■ Directions for this task
Rewrite all of the material below, replacing "hardwood floor" with "oak floor" and leaving everything else unchanged.

■ Information given

-*-

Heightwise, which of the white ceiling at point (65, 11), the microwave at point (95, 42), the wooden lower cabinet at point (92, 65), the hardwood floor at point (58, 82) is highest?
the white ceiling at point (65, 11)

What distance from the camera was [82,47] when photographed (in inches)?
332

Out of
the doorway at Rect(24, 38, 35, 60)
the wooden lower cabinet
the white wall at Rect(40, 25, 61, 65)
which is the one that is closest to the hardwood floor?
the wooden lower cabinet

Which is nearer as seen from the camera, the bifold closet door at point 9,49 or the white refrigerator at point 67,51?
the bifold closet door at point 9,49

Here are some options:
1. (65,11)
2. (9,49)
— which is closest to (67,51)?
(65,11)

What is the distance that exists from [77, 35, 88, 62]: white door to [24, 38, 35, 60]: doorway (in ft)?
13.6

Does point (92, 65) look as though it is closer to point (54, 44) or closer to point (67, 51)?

-*-

■ Expected answer
Heightwise, which of the white ceiling at point (65, 11), the microwave at point (95, 42), the wooden lower cabinet at point (92, 65), the oak floor at point (58, 82) is highest?
the white ceiling at point (65, 11)

What distance from the camera was [82,47] when photographed (in inches)?
332

Out of
the doorway at Rect(24, 38, 35, 60)
the wooden lower cabinet
the white wall at Rect(40, 25, 61, 65)
which is the one that is closest to the oak floor?
the wooden lower cabinet

Which is nearer as seen from the camera, the bifold closet door at point 9,49 or the white refrigerator at point 67,51?
the bifold closet door at point 9,49

Here are some options:
1. (65,11)
2. (9,49)
— which is closest to (67,51)?
(65,11)

What is the distance that exists from [77, 35, 88, 62]: white door to [24, 38, 35, 60]: doorway (in ft)?
13.6

Does point (92, 65) look as though it is closer to point (54, 44) or closer to point (67, 51)?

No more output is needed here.